**Exercise instructions**. Render the data starting with the line containing "this 600×900 image." and going on through the line containing "peeling plaster [930, 420, 1224, 735]" as a two-column CSV with the headers text and answer, one row for each text paired with its answer. Put each value in a single quoted field, with line breaks replaced by spaces.

============

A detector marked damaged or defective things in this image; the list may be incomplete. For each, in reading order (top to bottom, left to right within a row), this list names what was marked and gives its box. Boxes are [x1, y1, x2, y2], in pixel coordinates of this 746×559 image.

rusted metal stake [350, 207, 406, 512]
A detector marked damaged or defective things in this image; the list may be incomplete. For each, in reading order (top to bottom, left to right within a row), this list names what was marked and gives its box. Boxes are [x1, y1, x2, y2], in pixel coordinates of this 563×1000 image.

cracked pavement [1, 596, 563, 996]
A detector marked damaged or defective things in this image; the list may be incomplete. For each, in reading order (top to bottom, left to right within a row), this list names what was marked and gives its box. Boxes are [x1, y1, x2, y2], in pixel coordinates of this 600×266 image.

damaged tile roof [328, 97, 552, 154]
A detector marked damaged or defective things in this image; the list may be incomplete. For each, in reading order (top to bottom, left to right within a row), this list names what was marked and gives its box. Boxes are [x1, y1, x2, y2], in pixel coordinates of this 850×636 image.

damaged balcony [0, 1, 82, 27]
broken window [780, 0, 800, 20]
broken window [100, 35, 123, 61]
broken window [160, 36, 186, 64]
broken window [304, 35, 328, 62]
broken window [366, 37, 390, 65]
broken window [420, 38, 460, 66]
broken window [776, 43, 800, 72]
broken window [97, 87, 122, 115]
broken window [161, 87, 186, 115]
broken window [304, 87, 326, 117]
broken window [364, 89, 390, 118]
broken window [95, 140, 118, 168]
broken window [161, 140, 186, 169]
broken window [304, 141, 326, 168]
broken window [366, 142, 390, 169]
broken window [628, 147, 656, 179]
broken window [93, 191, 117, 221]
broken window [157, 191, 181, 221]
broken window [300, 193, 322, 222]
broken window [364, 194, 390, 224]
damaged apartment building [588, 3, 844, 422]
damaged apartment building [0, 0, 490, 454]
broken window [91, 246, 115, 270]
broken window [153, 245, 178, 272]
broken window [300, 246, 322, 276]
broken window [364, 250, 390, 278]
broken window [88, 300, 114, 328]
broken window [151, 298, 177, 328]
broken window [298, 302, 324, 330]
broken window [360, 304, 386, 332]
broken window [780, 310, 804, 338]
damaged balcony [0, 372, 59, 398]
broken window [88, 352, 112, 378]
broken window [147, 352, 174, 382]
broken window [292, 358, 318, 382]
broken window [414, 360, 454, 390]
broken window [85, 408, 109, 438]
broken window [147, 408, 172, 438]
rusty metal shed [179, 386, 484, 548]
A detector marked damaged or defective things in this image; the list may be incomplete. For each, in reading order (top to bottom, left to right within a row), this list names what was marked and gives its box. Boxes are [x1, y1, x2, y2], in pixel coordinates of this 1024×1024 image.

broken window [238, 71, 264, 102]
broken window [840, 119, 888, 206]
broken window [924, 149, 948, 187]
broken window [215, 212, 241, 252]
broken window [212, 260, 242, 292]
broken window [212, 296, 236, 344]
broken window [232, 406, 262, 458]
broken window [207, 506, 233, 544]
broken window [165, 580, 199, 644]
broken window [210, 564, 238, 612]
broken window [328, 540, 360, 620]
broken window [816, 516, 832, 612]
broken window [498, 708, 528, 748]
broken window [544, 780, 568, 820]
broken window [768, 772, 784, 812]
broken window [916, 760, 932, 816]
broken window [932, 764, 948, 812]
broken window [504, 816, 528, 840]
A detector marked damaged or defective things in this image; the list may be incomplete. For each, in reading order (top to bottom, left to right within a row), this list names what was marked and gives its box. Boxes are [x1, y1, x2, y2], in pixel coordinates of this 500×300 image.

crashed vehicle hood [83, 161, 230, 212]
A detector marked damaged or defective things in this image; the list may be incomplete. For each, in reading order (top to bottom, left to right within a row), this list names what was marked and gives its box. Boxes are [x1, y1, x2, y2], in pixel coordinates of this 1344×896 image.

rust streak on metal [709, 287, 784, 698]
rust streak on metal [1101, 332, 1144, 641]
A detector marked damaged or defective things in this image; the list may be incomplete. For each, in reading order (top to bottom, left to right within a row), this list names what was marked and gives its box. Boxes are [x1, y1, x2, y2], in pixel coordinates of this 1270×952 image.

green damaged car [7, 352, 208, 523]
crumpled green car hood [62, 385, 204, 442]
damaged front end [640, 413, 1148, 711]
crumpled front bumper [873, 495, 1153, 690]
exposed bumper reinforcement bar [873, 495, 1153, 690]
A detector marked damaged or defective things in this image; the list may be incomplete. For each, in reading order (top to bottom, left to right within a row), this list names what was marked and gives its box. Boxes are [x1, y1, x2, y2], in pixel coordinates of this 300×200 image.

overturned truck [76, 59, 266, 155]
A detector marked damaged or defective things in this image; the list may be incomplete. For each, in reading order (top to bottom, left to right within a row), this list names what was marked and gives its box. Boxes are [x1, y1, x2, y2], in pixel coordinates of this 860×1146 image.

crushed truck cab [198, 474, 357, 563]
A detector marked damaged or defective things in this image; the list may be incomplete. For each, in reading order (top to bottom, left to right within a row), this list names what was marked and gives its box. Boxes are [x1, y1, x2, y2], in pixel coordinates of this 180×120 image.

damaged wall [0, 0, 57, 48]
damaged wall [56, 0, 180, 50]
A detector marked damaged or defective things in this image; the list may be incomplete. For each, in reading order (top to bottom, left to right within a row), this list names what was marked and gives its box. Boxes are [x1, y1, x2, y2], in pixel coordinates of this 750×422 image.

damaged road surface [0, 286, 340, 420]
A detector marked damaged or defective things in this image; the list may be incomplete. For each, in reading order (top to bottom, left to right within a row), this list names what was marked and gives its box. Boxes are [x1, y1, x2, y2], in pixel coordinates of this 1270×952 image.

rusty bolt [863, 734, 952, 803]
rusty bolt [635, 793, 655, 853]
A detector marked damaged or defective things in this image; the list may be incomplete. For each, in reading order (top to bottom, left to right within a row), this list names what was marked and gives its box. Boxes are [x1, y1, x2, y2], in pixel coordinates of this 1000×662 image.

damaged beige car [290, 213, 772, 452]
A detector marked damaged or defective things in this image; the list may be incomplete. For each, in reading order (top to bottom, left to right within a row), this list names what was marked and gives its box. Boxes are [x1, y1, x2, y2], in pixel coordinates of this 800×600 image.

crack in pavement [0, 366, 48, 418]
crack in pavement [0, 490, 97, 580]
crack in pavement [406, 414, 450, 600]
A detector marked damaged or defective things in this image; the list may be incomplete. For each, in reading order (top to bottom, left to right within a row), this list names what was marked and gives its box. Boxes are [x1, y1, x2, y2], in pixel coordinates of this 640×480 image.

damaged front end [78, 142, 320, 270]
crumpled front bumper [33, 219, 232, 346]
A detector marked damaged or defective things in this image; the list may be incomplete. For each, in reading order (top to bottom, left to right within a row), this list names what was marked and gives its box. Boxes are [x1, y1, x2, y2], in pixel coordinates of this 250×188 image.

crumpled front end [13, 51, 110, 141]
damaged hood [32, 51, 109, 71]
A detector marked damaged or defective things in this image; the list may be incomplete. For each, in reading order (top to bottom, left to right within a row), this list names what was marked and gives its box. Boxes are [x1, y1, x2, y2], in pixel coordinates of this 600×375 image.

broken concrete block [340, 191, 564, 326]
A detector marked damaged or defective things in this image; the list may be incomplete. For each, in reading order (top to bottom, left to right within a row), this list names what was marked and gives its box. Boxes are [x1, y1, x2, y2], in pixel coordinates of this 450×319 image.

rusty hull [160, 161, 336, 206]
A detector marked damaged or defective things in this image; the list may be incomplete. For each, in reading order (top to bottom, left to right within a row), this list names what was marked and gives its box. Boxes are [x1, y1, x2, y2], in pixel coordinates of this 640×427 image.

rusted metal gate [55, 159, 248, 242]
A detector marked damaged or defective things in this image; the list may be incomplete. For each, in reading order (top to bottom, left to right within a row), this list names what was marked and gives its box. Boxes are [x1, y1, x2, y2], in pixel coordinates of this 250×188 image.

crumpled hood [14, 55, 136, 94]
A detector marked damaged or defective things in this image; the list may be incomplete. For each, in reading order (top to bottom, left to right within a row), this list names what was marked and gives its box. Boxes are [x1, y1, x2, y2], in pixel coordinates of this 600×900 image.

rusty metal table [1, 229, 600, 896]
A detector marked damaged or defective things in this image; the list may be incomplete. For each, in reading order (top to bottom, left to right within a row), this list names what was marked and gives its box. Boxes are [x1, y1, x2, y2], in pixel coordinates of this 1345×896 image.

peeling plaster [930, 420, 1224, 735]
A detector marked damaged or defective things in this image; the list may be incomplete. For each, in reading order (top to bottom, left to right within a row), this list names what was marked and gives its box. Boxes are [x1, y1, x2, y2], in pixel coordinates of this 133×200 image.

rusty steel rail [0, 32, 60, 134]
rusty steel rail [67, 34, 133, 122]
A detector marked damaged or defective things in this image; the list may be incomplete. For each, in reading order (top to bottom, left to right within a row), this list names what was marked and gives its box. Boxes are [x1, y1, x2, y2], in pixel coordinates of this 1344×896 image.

============

**Correct answer**.
text,answer
"A detector marked damaged or defective things in this image; the list may be incomplete. For each, in reading order (top to bottom, left to right within a row), this list names what was marked and gives its box. Boxes are [x1, y1, x2, y2], in pixel coordinates of this 600×900 image.","rusty metal table [1, 229, 600, 896]"
"A detector marked damaged or defective things in this image; the list may be incomplete. For each, in reading order (top to bottom, left to right within a row), this list names what was marked and gives its box. Boxes are [x1, y1, x2, y2], in pixel coordinates of this 1345×896 image.","peeling plaster [930, 420, 1224, 735]"